On the 6th of September 2011, a group of 18 Coláiste Rís Art Students visited Florence in Central Italy. The visit was organised by their Art teacher, Miss Elaine Byrne, as part of their studies for the Leaving Cert. course. Florence was the birthplace of the Renaissance and, after Rome, is surely the richest centre of Renaissance Art in the world. It was to this wonderland of beauty that the Coláiste Rís students set off expectantly with Ms. Byrne and a former teacher in the school, Éamonn Ó hUallacháin.
They flew into Pisa, transferred by bus to Florence and stayed in a hotel ideally situated in the old Historic Centre, just minutes by foot from all the sights. On the Wednesday morning they visited the Uffizi Gallery, one of the world's great collections of art, housing as it does works by Da Vinci, Michelangelo, Raphael and Botticelli, an artist that the students were studying in particular detail on their course. In the evening they crossed the Old Bridge on the River Arno, the Ponte Vecchio, and went into the Brancacci Chapel to see the early Renaissance work of Masolino and Mosaccio. Afterwards they walked along the Arno to the Church of Sante Croce where, on both sides of the Church aisle, stand the tombs of the greats who changed our world; Michelangelo, Macchiavelli, Galileo and Dante. Although his tomb is there Dante refused to be buried in it because of a disagreement he had with the people of Florence.
Next day, Thursday, the group went to three museums that contained the works of the greatest artist of all; Michelangelo Buonarroti. The Medici Chapel displayed a number of sculptures by him, made to honour the Medici family without whose patronage the Renaissance could not have been the marvel it was. In the Opera del Duomo museum the students saw a Pietá by the great man, full of sympathy for the dead Jesus, but which Michelangelo himself smashed in places because he didn't think it was perfect. In the third gallery was the most iconic of all Michelangelo's works, his majestic David, a magnificent celebration of youth and beauty and courage.
But the visit to Florence wasn't all a serious pursuit of art, lest 'all work and no play' might lead to dullness. There was plenty of slagging and companionship and buzz in the pizzarie and snack bars that had to be visited.
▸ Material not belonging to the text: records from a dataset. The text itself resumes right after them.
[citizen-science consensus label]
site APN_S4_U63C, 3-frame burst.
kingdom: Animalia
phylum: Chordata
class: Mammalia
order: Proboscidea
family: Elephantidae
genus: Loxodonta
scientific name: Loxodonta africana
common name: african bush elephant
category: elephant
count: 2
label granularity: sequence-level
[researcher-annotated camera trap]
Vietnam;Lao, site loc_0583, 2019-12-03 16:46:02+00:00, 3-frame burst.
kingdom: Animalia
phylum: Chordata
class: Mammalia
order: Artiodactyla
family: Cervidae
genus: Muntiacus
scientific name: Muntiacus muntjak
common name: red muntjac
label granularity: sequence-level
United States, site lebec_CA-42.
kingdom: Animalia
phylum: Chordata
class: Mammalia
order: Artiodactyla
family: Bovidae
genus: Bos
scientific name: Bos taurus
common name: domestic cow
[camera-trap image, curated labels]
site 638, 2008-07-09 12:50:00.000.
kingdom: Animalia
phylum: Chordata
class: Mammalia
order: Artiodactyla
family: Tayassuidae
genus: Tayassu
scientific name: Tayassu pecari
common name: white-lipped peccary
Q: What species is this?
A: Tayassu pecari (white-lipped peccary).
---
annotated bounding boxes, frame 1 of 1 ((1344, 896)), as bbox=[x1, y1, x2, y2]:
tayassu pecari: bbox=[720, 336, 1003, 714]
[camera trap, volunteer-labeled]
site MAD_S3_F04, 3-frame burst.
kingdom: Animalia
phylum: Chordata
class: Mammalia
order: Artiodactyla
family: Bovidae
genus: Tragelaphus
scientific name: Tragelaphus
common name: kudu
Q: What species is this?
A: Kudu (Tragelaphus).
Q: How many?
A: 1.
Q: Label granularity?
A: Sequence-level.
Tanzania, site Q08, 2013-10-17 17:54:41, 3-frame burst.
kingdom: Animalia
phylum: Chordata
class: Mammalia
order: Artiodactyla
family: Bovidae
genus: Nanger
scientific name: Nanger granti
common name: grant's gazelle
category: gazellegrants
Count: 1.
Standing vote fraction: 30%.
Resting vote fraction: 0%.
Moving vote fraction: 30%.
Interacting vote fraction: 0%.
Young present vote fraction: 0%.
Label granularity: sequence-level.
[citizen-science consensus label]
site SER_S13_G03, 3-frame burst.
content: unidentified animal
There was hardly an ice cream parlour that wasn't stopped at, thus ensuring that at least one new Italian word, "gelato" was learned. And it was very easy to pass a few hours in the late evenings in the Piazze, alive with street theatre, music, and the street sellers with their various gimmicks to entice a euro from a tourist's pockets.
On the final morning the group went to the Duomo or Cathedral, one of the great wonders of Florence with its spectacular facade and even more spectacular dome, built by Brunelleschi. The Dome had to be climbed, of course, all 464 steps of it, until the students emerged at the very top into the glorious sunshine and the marvellous panorama of the city below them.
And then it was back to the hotel, with a lightening visit to a market to let those at home know they weren't forgotten. Another rush for the bus to Pisa and the plane to Ireland. And late on Friday night they were back at the school gates and home. The whole experience seemed to have passed as if in the blink of an eye.